* begin RECORDS SUPPLIED *
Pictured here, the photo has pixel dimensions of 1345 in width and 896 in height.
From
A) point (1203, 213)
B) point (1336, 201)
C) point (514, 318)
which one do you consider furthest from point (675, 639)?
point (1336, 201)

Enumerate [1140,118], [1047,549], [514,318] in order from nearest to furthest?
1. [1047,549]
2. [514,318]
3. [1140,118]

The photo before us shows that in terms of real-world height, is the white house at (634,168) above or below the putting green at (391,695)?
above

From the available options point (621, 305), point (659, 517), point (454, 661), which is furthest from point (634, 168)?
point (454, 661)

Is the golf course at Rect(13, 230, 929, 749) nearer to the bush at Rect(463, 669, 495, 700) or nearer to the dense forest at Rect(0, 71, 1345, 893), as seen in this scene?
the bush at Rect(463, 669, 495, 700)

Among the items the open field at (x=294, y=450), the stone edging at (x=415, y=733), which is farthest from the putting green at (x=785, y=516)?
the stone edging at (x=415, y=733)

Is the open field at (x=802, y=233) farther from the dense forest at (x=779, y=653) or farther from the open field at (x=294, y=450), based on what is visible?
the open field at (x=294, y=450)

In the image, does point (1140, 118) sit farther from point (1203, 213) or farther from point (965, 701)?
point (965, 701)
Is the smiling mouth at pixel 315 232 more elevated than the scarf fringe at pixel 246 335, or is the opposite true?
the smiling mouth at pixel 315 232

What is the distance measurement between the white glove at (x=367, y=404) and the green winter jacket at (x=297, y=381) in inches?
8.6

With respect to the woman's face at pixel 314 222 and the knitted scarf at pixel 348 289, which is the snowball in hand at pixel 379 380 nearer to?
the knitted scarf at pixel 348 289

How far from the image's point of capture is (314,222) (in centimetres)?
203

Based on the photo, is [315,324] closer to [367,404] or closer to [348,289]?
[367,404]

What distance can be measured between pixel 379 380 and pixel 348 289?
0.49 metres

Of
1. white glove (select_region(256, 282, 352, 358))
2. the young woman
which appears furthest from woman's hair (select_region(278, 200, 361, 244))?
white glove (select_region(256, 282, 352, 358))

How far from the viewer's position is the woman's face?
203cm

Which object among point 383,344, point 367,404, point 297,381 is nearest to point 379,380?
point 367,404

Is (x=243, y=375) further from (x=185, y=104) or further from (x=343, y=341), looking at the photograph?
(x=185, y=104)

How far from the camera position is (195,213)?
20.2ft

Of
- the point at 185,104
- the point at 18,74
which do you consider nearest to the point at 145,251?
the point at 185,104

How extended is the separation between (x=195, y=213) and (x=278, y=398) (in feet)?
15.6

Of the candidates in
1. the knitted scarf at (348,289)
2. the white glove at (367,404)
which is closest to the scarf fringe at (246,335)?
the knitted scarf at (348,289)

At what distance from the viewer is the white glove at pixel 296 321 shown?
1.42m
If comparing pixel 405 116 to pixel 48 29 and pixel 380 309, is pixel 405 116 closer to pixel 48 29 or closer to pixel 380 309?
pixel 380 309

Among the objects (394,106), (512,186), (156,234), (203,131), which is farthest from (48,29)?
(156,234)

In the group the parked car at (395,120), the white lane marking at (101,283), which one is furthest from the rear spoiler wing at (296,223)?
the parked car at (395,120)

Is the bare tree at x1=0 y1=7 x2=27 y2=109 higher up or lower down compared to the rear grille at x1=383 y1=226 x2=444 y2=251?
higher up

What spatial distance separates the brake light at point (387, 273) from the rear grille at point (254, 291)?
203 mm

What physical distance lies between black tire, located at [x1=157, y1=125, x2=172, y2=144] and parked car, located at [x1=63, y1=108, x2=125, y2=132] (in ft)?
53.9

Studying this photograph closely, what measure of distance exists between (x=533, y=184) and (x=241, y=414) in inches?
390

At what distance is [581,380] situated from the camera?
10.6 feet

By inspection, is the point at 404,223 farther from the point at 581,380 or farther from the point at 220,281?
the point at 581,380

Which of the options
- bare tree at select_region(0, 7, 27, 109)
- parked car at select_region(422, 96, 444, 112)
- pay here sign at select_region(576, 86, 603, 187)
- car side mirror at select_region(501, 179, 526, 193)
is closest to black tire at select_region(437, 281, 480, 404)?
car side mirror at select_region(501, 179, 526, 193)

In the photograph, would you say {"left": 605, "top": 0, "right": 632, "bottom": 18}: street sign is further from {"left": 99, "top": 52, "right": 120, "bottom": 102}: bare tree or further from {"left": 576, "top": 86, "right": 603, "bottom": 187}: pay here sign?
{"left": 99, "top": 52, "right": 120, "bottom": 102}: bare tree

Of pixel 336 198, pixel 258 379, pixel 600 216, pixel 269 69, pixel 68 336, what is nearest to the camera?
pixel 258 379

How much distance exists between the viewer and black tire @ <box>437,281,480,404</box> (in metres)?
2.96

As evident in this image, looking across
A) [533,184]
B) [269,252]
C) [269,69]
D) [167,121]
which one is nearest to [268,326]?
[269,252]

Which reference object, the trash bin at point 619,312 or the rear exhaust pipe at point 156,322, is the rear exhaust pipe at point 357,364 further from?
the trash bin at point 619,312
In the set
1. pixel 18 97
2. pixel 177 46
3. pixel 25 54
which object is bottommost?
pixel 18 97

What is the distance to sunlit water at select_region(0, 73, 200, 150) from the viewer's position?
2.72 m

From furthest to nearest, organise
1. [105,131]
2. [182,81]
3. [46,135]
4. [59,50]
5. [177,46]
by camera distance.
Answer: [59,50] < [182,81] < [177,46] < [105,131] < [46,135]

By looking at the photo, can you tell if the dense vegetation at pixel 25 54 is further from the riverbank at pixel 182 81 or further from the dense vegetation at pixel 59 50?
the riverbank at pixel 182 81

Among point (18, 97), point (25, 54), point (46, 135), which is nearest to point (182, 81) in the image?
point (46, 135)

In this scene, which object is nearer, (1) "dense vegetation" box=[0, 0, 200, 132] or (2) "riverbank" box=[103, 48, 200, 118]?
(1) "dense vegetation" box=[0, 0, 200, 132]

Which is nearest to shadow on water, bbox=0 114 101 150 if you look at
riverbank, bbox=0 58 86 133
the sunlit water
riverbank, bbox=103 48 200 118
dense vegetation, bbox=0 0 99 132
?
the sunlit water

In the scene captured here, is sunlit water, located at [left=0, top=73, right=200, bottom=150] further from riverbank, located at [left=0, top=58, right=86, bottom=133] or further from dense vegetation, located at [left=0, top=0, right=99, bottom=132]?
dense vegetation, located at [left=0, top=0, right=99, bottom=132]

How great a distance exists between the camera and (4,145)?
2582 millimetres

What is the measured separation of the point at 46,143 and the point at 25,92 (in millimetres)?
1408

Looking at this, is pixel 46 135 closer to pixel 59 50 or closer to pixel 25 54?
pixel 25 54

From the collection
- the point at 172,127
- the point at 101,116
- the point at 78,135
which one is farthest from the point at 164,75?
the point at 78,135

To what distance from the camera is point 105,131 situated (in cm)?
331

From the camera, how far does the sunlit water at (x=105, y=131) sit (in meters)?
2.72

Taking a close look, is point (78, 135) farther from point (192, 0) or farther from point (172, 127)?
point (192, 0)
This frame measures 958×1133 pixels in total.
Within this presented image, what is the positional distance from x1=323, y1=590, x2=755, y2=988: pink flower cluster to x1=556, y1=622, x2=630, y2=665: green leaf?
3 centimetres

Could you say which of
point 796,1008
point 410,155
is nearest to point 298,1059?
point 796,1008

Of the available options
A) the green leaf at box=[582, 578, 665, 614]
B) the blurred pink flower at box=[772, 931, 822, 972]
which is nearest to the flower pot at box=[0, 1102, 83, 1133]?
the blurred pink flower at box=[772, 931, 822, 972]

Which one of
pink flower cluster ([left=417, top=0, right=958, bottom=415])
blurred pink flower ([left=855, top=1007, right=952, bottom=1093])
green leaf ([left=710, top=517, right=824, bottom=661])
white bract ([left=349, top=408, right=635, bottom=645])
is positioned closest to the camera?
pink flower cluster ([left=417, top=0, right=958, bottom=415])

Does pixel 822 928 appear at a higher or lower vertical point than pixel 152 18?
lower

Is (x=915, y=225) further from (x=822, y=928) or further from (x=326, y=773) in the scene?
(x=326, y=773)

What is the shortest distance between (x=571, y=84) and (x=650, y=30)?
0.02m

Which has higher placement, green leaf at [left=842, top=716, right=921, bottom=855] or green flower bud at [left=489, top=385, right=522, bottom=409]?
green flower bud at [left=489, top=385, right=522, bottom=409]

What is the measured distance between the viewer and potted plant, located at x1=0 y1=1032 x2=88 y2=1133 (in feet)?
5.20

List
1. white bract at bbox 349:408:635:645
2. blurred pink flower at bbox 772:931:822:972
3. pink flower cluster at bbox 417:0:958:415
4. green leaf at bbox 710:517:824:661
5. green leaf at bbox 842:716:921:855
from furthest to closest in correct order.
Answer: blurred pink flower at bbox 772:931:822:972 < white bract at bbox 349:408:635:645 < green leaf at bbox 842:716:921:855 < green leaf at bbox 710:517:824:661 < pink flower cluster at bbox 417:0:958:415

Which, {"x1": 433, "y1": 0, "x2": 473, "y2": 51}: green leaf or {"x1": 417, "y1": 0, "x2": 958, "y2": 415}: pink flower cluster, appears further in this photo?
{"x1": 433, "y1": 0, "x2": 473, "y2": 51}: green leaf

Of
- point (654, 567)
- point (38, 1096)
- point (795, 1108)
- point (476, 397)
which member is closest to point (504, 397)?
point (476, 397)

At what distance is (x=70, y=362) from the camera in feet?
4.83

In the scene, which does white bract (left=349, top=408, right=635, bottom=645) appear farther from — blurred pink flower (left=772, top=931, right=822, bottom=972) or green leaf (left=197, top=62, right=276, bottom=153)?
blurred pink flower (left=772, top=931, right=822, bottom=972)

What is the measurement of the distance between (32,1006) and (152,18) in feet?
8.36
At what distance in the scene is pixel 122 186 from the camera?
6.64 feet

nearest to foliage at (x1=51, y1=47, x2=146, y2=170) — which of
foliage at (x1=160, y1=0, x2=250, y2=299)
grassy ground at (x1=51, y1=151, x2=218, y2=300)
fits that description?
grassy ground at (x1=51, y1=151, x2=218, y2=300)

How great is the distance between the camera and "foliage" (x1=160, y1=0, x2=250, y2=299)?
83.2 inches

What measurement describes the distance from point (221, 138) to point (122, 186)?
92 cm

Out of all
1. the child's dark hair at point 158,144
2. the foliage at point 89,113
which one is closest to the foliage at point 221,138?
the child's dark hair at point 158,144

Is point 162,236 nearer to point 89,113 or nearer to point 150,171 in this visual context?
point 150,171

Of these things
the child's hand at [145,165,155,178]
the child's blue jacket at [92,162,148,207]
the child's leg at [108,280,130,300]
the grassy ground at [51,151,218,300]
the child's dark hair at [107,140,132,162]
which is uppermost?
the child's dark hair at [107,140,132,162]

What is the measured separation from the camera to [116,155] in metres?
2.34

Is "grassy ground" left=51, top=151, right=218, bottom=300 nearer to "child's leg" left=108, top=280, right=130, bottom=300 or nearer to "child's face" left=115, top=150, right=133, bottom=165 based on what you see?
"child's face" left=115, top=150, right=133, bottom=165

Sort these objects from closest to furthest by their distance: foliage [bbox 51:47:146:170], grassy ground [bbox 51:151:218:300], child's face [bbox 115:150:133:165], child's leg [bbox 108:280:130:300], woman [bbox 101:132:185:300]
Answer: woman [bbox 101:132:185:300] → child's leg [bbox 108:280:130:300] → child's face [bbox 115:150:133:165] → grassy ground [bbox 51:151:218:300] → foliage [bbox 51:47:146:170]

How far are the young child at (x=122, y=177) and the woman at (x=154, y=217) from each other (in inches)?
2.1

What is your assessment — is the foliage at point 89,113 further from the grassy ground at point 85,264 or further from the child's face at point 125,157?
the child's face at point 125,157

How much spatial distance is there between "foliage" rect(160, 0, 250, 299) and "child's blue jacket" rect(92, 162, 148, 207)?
* end RECORDS SUPPLIED *
TASK INSTRUCTIONS - Convert the material from the line containing "What is the shortest" through the line containing "Answer: blurred pink" into a two-column CSV with columns input and output. Give one row per text and its answer, with every field quoted and line breaks replaced by spaces.

TASK OUTPUT -
input,output
"What is the shortest distance between (x=571, y=84) and (x=650, y=30)?","0.02m"
"Which has higher placement, green leaf at [left=842, top=716, right=921, bottom=855] or green flower bud at [left=489, top=385, right=522, bottom=409]?","green flower bud at [left=489, top=385, right=522, bottom=409]"
"What is the measured distance between the viewer and potted plant, located at x1=0 y1=1032 x2=88 y2=1133 (in feet)?","5.20"
"List 1. white bract at bbox 349:408:635:645 2. blurred pink flower at bbox 772:931:822:972 3. pink flower cluster at bbox 417:0:958:415 4. green leaf at bbox 710:517:824:661 5. green leaf at bbox 842:716:921:855 from furthest to closest in correct order. Answer:","blurred pink flower at bbox 772:931:822:972 < white bract at bbox 349:408:635:645 < green leaf at bbox 842:716:921:855 < green leaf at bbox 710:517:824:661 < pink flower cluster at bbox 417:0:958:415"